C’est d’ailleurs le cas des magasins de lingerie à la place Audin et la rue Didouche Mourad un peu plus haut, les commerçants « ne respectent pas les mesures barrières et ne portent pas le masque », ils limitent le nombre d’accès et soit disant mentionnent l’obligation du masque mais rien n’est applicable.
En descendant vers la rue Khelifa Boukhalfa là où il y a plus du monde vu les prix abordables des produits vendus à comparer aux précédentes rues, à notre arrivée nous observerons un monde fou ; des étals par terre de (vêtement, accessoires, fantaisies, lingerie…) Au quartier Meissonnier « on trouve ce qu’on cherche à un bon prix ! », il n’y a pas ou mettre le pied ! Et bien… ici les gens sont « inconscients » : sans masque, et pour les commerçants et pour les clients ; « des négociations sur les prix, des rires, des tapes cinq, des groupes de jeunes devant les magasins et les tables, ils s’échangent les gorgées de café de temps à autre !! Un relâchement très « inquiétant ». D’ailleurs, c’est le même topo à la rue Hassiba Ben Bouali et place du 1er Mai.

Où sont passés les agents du contrôle commercial ?

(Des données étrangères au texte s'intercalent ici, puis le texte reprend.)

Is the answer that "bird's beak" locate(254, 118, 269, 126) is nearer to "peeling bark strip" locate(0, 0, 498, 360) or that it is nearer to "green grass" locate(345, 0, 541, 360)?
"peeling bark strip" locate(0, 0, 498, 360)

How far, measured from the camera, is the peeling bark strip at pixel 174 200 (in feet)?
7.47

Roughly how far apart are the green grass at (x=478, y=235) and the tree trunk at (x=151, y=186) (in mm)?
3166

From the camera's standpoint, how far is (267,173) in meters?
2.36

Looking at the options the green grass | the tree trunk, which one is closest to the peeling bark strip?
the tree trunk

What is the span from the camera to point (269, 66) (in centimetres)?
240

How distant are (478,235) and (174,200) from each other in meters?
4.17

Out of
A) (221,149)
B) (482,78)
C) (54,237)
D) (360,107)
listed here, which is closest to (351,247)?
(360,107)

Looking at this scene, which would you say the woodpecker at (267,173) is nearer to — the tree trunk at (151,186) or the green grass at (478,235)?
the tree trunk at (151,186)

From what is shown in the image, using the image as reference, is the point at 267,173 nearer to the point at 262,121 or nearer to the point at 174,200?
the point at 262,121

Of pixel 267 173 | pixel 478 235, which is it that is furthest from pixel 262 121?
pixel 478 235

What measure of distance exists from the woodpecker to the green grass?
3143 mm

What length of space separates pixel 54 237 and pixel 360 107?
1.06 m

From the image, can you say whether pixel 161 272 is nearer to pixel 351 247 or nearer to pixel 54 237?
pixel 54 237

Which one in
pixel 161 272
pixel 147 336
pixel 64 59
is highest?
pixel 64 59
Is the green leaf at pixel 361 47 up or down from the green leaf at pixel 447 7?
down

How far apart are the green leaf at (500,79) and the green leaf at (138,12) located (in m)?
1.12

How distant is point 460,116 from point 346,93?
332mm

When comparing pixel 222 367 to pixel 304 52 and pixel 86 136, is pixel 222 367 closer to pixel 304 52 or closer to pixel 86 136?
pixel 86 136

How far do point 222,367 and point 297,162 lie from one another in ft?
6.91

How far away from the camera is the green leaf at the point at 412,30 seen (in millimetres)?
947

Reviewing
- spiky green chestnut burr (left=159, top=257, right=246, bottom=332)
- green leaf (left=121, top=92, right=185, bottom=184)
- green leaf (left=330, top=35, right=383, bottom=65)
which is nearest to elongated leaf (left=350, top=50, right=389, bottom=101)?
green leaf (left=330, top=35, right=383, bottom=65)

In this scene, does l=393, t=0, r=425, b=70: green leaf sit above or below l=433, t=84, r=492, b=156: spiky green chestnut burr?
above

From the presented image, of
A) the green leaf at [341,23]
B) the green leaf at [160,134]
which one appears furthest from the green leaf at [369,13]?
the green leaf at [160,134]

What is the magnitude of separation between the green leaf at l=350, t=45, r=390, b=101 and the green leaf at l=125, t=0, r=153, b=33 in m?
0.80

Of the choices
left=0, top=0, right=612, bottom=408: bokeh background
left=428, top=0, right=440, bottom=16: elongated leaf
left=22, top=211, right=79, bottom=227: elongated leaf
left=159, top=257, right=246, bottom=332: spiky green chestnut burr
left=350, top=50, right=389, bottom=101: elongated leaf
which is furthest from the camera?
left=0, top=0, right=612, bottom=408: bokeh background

Une heure et demie plus tard, l’heure du déjeuner a sonné. Les gens se précipitent aux différents fast-foods qui servent et proposent selon la loi que l’emporter. De ce fait, nous avons observé des chaînes interminables devant ces derniers, et ce n’était pas pour attendre ou passer leurs commandes, mais les gens consommaient devant les fast-foods ! Pas de distanciation, pas de masque, « les vendeurs soient-ils, accrochent la bavette aux coudes, au coup ou laissent apparaitre le nez ! ».
Ce relâchement total de la part des commerçants nous a poussé à se demander où est le rôle des agents du contrôle, et les agents de police dont la mission est de veiller sur l’application des règles et des mesures de prévention contre la propagation du Covid-19.
D’ailleurs, au marché de Meissonnier les infractions aux règles se faisaient devant les yeux de la police, aucun agent ne semble faire son travail consistant, en cette situation de crise sanitaire, à donner des avertissements verbaux ou notifier des PV et des amendes aux contrevenants. Il s’agit de la santé publique et les fautifs, qu’ils soient commerçants ou simples citoyens, mettent en danger leur vie et celle d’autrui.